ZWEI Jahre nach dem Genozid versucht man in Ruanda, ein neues Leben aufzubauen, und das in einer Region, in der die Massenmörder von gestern danach trachten, die Macht erneut an sich zu reißen. Sie fallen immer häufiger von Zaire aus in Ruanda ein und scheuen sich nicht, die ostzairische Kivuregion in einen regionalen Krieg zu verwickeln. Gleichzeitig wächst in Burundi auf dem Nährboden der Angst bei den Hutu wie bei den Tutsi der Extremismus, der beide Ethnien mit einem schleichenden Genozid bedroht.

Von unserer Korrespondentin COLETTE BRAECKMAN *

Kigali, Mai 1996. Die Obst- und Gemüsestände auf dem Markt brechen unter ihrer Last fast zusammen; jede Woche öffnen neue Restaurants, Self-Services wie in Uganda, kleine nogandas nach dem Vorbild von Zaire, wo man man in Bananenschalen gedünsteten Fisch essen kann. Die Läden in Kigali sind voller Waren, die Preise relativ stabil. Noch nie gab es hier so dichten Verkehr und so viele Unfälle. In den Ministerien fangen sie schon vor acht Uhr morgens zu arbeiten an. Die Hauswände sind neu gestrichen, die Mauern mit den Geschoßnarben ausgebessert, die Fensterscheiben ersetzt. Die Stadtverwaltung der Hauptstadt hat Witwen eingestellt, die sich um die Rasenflächen kümmern, und auf dem Lande bessern Gemeindearbeiter die Straßen und Böschungen aus. Die Wasser- und Elektrizitätsversorgung in den Städten funktioniert wieder, und die Bauern bestellen ihre Felder bis hinauf zu den Hügelkuppen. Die Kaffeebäume sind getrimmt, die Märkte sind mit Kartoffeln und Bohnen überschwemmt, die drohende Hungersnot scheint abgewendet. Ruanda wirkt geordnet, ja dynamisch; Neuankömmlinge könnten darüber fast die Bilder von Juli 1994 vergessen.

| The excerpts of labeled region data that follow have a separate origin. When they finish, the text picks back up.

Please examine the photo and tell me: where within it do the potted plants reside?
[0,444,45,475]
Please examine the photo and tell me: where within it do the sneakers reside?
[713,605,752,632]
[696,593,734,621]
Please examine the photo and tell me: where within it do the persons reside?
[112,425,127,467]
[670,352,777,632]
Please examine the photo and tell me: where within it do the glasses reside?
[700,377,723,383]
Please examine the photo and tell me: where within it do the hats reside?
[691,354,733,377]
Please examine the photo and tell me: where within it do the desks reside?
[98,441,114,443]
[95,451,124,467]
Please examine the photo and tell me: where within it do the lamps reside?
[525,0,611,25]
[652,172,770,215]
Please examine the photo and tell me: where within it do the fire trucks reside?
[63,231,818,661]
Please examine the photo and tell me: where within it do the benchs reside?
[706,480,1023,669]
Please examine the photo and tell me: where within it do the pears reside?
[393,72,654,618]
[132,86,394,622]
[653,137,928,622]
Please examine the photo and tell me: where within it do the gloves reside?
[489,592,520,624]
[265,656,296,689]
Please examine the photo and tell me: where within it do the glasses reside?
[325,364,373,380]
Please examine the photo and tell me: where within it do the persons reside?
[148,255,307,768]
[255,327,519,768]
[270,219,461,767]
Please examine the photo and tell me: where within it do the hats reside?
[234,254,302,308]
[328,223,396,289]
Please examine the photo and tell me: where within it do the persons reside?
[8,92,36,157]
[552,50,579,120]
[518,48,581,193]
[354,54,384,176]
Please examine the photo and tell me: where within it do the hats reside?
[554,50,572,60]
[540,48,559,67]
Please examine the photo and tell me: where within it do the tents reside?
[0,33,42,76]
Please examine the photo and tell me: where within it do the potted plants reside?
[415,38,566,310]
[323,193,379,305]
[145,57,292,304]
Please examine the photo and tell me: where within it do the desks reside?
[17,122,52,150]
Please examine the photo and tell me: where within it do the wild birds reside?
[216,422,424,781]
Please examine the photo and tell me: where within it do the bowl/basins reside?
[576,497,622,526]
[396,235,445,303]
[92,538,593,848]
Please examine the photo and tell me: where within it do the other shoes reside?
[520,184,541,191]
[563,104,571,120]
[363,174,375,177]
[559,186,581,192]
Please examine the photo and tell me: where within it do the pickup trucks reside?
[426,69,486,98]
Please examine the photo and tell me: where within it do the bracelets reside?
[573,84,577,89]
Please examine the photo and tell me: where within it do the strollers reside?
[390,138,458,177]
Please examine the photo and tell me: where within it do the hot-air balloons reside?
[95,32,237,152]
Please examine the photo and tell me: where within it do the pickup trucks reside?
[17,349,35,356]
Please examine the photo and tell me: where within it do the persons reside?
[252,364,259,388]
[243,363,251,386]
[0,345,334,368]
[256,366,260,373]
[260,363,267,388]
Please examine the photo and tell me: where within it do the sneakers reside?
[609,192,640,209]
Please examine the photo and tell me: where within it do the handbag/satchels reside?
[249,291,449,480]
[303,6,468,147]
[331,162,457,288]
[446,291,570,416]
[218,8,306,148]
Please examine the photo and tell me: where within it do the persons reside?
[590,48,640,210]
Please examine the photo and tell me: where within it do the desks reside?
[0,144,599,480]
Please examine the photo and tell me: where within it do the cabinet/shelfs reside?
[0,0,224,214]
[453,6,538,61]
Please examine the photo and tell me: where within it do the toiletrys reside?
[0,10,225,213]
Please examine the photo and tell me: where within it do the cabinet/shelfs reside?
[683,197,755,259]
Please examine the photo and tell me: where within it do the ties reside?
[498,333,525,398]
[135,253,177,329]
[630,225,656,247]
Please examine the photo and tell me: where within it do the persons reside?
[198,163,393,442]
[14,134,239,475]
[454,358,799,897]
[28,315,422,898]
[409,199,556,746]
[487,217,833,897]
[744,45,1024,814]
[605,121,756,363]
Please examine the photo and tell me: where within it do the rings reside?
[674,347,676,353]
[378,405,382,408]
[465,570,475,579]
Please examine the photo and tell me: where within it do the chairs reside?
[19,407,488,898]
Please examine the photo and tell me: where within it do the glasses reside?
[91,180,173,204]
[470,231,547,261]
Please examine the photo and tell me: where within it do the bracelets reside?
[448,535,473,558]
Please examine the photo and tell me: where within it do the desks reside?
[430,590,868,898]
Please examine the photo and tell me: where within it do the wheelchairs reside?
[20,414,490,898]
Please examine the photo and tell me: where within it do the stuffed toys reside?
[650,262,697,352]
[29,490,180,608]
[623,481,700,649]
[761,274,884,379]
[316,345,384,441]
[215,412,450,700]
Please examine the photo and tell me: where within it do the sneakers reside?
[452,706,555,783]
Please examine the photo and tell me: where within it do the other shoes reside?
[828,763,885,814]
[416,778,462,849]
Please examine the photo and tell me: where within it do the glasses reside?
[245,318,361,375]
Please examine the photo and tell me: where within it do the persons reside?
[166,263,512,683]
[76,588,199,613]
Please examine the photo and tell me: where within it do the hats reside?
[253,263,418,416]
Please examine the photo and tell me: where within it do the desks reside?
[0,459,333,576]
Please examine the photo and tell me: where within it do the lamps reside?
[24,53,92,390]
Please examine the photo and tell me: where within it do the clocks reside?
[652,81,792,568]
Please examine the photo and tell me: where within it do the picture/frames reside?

Damals ergriff die Patriotische Front Ruandas (Front Patriotique Rwandais – FPR), deren Truppen wesentlich aus exilierten Tutsi bestanden, die Macht in einem ausgebluteten, vom Genozid zerrütteten Land. In den Straßengräben und Kirchen lagen Leichenberge. Die nach Zaire und Tansania geflohenen Machthaber des alten Regimes hatten die gesamte Infrastruktur zerstört und die Staatskassen geplündert. Auf ihrer Flucht hatten sie zwei Millionen Flüchtlinge vor sich her getrieben. Wer heute noch Erinnerungen an die Tragödie aufspüren will, muß jenseits all dieser Anzeichen von Normalität den Überlebenden zuhören. Sofern sie bereit sind, zu erzählen – denn sie fühlen sich wie Fremde inmitten des geschäftigen Treibens, das die aus dem Ausland zurückgekehrten Tutsi in den Städten entfalten. Die ruandische Diaspora hat ihre Güter, ihr Kapital, ihre Kader aus dem Exil zurückgebracht. Sie kommen aus Burundi, Zaire, Uganda, aber auch aus Europa und den USA, und sie sind alle zum Erfolg um jeden Preis entschlossen. Nach dreißig Jahren Exil bleibt ihnen in diesem Lande keine andere Wahl.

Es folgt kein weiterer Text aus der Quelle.